Hannover, 20.10.2004
Dear Mister president Bush,
dear Mister Kerry!

grown up on the Berlin Wall, a child of Germany's division, Bernd Seestaedt, Doctor of Computer Science, calls from Germany for a word in your tumultuous election campaign.

I love your people, your land. I happily remember wandering with the bankers of the morning from the Space Needle to downtown Seattle, whose fantastic music scene is closed this time. I had black tears on that terrible september day.

In East Berlin, in August 1961, my history teacher, scarcely 5' tall, stood with his "Kalaschnikow" before a heap of stones that people would later call the iron curtain. Nobody, neither police, soldier, ombudsman, could stop my father, that Party member, from waving to the relatives on the other side. I stood beside him. It lasted still long, until two german represents, Willy Brandt and Willy Stoph, met, in order to rethink the right of the German family.


One or the other of you will meet Fidel Castro, for the same important reason.
You will begin to lift the years of
Cuba's isolation.


In this moment a young polish woman, "my beauty Countess Walewska", will kiss me in admiration, but without the sabor cubanisimo of love on the lips -

and on the other side, you will be standing, you or you, and him, Fidel, and you will give him your hand.

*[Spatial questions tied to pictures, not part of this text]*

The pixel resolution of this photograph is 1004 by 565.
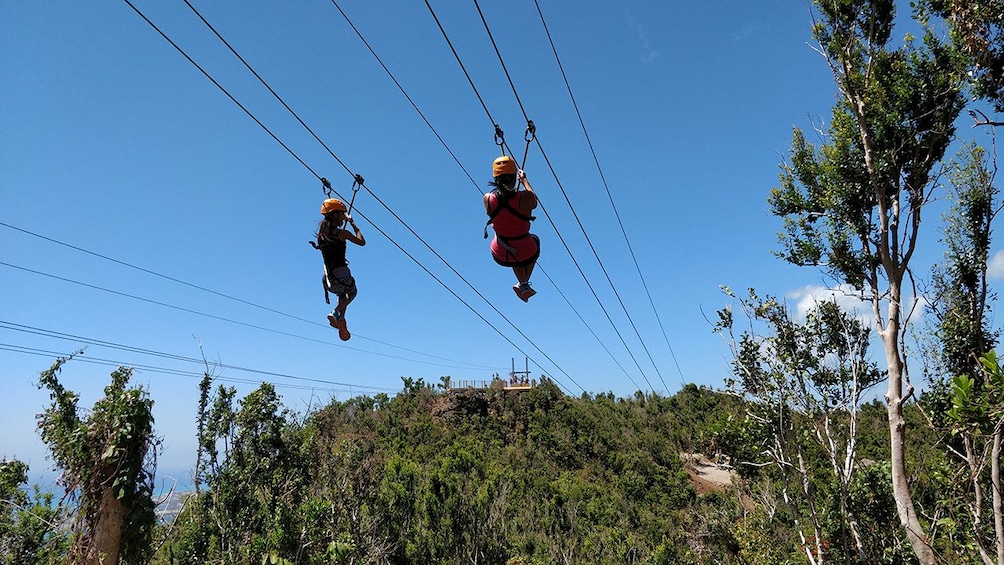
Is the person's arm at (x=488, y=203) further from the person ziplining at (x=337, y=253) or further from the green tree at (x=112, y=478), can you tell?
the green tree at (x=112, y=478)

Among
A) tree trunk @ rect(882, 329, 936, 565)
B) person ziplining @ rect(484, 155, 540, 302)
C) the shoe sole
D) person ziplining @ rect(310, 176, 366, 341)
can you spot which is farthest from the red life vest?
tree trunk @ rect(882, 329, 936, 565)

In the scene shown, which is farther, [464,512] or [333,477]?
[464,512]

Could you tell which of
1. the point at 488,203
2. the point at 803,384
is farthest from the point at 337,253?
the point at 803,384

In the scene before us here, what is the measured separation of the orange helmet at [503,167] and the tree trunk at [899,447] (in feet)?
18.0

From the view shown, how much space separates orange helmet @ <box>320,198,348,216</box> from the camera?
14.1 feet

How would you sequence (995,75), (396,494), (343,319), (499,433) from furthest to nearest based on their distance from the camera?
1. (499,433)
2. (396,494)
3. (995,75)
4. (343,319)

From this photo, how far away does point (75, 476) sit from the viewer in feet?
14.4

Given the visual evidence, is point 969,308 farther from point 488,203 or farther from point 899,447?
point 488,203

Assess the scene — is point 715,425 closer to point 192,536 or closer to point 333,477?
point 333,477

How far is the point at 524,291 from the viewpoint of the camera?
472 cm

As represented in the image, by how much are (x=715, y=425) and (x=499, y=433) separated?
26959 mm

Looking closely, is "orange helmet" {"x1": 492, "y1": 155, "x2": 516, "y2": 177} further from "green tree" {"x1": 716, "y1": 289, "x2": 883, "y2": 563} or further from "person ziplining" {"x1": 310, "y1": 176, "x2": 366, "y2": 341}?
"green tree" {"x1": 716, "y1": 289, "x2": 883, "y2": 563}

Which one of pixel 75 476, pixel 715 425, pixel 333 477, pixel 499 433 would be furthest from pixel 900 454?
pixel 499 433

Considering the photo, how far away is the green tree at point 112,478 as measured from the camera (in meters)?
4.16
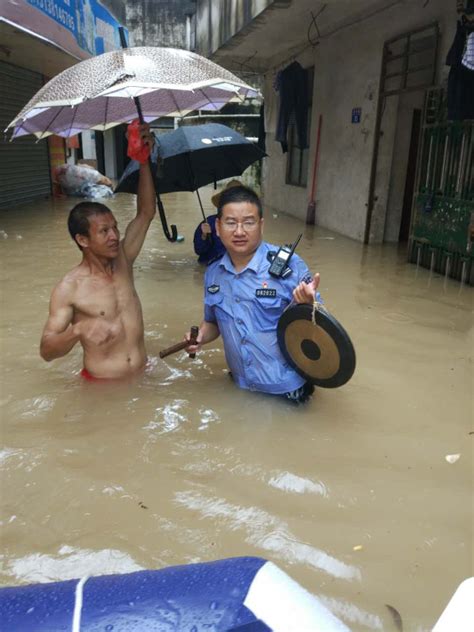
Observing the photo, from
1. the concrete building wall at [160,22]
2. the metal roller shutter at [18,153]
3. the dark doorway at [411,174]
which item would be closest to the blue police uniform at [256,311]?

Challenge all those lies that cause the American people to act in a provincial political cloud beyond 'Old Europe'. Look at the Emperor's old clothes, look at the Iron Curtain before your own door. Open the way once again to a Sunday's boat excursion from Miami to Havana.

The city, Havana, is a music capital of our common culture and Omara Portuondo is its ambassador. No one can resist this music.


Help Cuba to emerge from poverty.
Free the path for a peaceful change in Cuba.


The East Germans in the streets of 1989 called ever louder "We are the People!" until a "revolution in silence" was succesfull. East Germans who turned their backs on their land before 1989 never had a good reputation among us who remained.
One comparison to the exiled Cubans would be allowed:
Some would return home and act on behalf of that home, as happened in East Germany, but many would descend like vultures in the name of their legal title.


Forget the voters in Florida and the great influence of the exiled Cubans there.
Freely renounce those voices in the election. Honor the memory of Don Quixote.


Everything is possible and especially for you two. An East German, into whose head they tried to hammer the iron "laws" by which history practically makes itself - how could he act differently other than to write his history anew?

Do we not know yet that men like you can make history? We know it. But also, Omara's songs cause the Iron Curtain that separates Cuba and America to tremble. With songs from the time before Fidel, who does not dance nor sing.

Meet the great elders of Cuba, as Helmut Kohl met Honnecker. Give the sign. Send new signs for the powers of chance that can lift the iron gates. Think about the little memo, which a Communist politician one day in 1989 in East Berlin read out too early or wrongly, so that already by evening the hammering at the wall had begun. There was a hammering for Fidel too, who had opposed the "construction of a wall".


You young Americans, with whom we shed tears on September 11th, tear at the old worn-out robes of Cuba's isolation!

In April, an East German Don Quixote will stand in Havana's streets and see derelict facades and rusting window grilles, and he will shed a little tear for his old homeland, the very cheap three B's: busses, bread and books, the varied art for the general people. And he will see Cubans who need dollars just to get a ridiculous little luxury, as once the East Germans saved every West German Mark for the "Intershop". People divided into two classes by a green papersheet named the Dollar.

Two from the East Bloc, from behind the Iron Curtain, as if there was a before and behind - but united in their enthusiasm for the music of old Cuba, played by the pensioners, so old is Cuba's isolation, will see Havana's streets to search for the mirrored halls of old Cuban music of Trova, Bolero, Son. And will sing "Nosotros" with street musicians -

and at the other side, you or you, and Fidel, will applaud, perhaps.

In our shared old World, without terror or religious fanaticism, only still separated by a banal trifle: Today, after 1989, no thinking person and also no East German can be communist and Fidel too is no longer communist or never was.

Cuba is a part of our history:
"In the center of your Heart, Athens, I have intoned songs", sang Theodorakis against the putschist Patakos.
It is the song of old Europe, it is also the song of the Americans, for you are an offshoot of the old world.

Havana, April 2005, could be our shared Athens. The mantle of history lies ready:
For presidents, for former presidents, for Don Quixotes, for a Polish Countess.
And perhaps in this moment, the most beautiful septuagenarian in the world will sing a serenade - Omara,


for a worldwide Buena Vista Social Club..

I am sending this letter to all the great German newspapers, and -- how could it be otherwhise -- on the "Washington Post".
My thanks to the young canadian professor of history and philosophy, Warren Breckman, for his translation.
And the "message in a bottle" for Fidel.